I was prone for more low self-esteem. Granted,I felt like other girls had something I would never have. But again, is my low self-esteem because of not having a father or because of other life stressors?

I was more likely to do poorly in school. I was an A student.

I was more likely to be incarcerated, become pregnant as a teenager and commit suicide. No, no, and never.

I would have problems interacting with men. True, it was something I needed to learn because men were a different animal that I knew nothing about, but it’s a learned skill.

These were my gifts of growing up without a father:

I have a deep connection to my mother.

I was very independent and always took care of myself.

I was courageous enough to travel by myself to Japan at age 21 with only $700 in my pocket.

I traveled to over 35 countries since.

I developed courage and great values, to protect those in need.

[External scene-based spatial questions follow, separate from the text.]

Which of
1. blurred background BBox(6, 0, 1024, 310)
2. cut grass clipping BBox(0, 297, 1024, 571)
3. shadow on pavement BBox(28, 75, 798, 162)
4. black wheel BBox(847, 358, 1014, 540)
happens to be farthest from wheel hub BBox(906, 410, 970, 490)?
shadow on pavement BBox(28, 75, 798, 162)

I overcame my own demons so that I can be a leader and help the world.

I developed a determined spirit of surviving no matter what.

I learned to claim my voice and let it be heard.

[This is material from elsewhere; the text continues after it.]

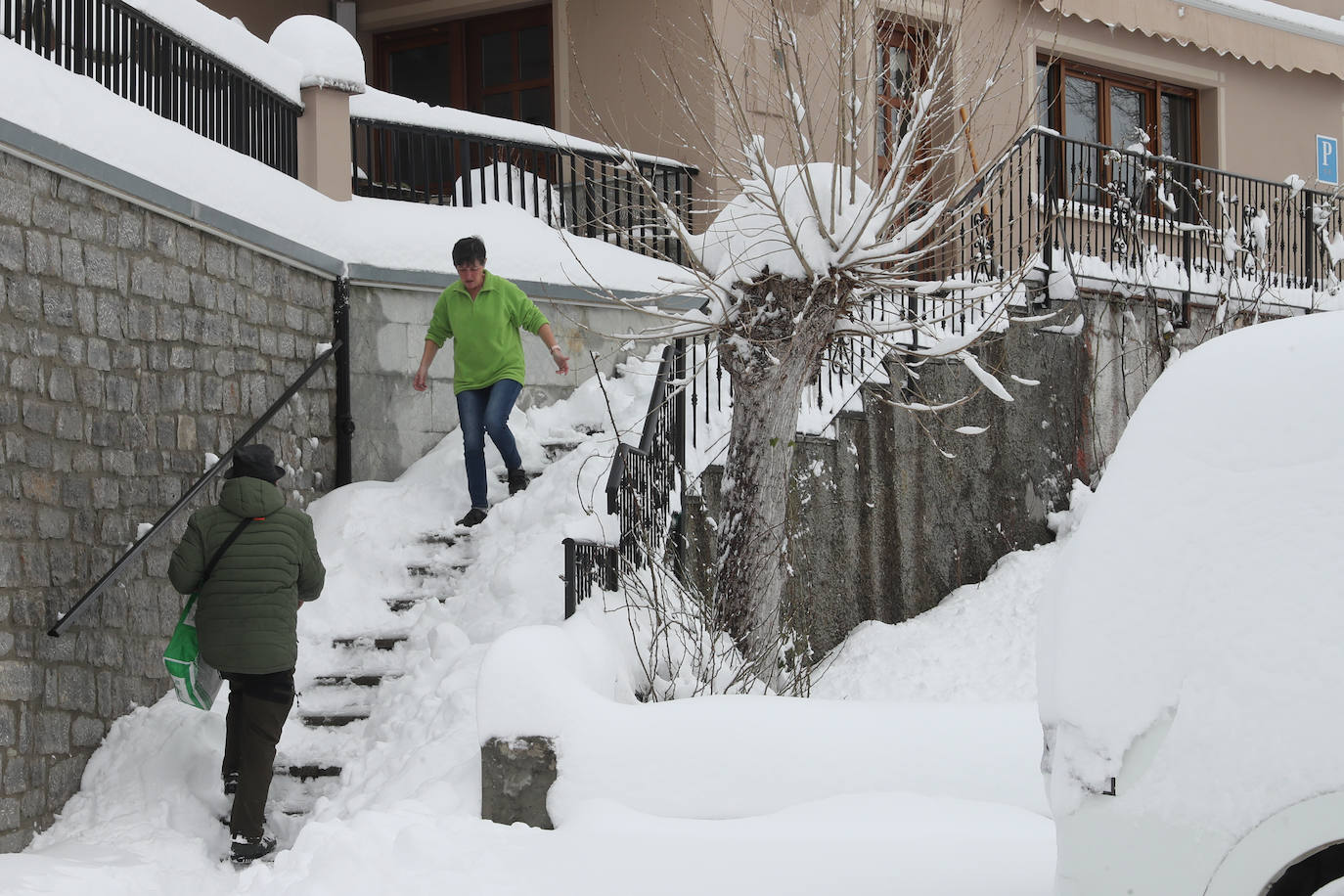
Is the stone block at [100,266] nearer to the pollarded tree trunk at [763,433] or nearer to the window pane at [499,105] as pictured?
the pollarded tree trunk at [763,433]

I’m a loyal friend who only wants to love and be loved.

Whether you grow up with a dad or not, or whether he was a great dad or a terrible one, it’s a gift. You are not a statistic or a foregone conclusion.You create your own destiny.

If your father hurt you, forgive him (whether he is dead or alive).

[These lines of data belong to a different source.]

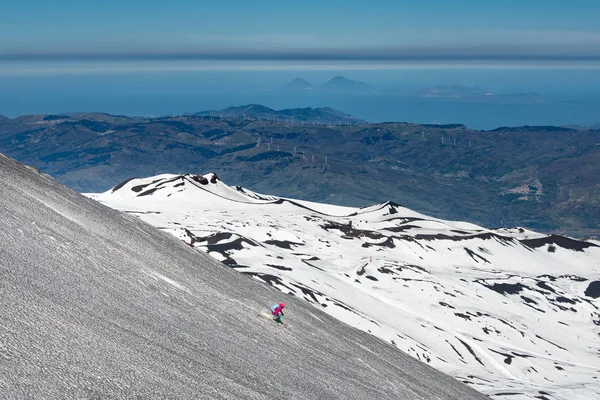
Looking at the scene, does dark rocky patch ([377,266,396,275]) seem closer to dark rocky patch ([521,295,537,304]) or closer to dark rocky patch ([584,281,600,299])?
dark rocky patch ([521,295,537,304])

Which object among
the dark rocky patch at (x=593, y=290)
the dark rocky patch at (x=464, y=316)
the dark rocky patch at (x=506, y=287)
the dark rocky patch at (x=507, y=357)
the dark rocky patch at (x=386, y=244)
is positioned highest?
the dark rocky patch at (x=507, y=357)

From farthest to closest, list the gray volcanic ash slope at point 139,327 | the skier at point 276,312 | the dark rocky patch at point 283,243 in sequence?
the dark rocky patch at point 283,243, the skier at point 276,312, the gray volcanic ash slope at point 139,327

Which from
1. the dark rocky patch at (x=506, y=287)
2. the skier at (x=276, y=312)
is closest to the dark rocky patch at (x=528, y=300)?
the dark rocky patch at (x=506, y=287)

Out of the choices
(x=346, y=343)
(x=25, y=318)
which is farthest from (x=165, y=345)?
(x=346, y=343)

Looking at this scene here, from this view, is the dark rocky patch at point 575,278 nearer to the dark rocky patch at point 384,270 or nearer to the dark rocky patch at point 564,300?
the dark rocky patch at point 564,300

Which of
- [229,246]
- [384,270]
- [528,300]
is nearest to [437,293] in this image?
[384,270]

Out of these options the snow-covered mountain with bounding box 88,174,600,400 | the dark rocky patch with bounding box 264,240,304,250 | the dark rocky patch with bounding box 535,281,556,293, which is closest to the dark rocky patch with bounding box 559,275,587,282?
the snow-covered mountain with bounding box 88,174,600,400

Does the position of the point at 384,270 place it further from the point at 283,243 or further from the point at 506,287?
→ the point at 506,287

If your father passed away, pray for him and connect with his soul.

I believe that my father is my father as a part of a soul contract that happened way before I came into physical existence in my mother’s womb. I am grateful, because I know that in spite of his mental illness, he loved us, in his own way. I feel sorry for him and I pray for him. I send him love and I hope he experiences peace and happiness wherever he is. I’m grateful that he gave me this gift of life and the strength to share all of this with you.

So celebrate your dads today. And remember that you own your destiny and you always have the power to beat the statistics.

If you are the only reader who increases her gratitude for her dad, forgives his imperfections and sees the gift in it, then that is enough for me. I made my difference. Perhaps this was the purpose of my soul contract with my dad.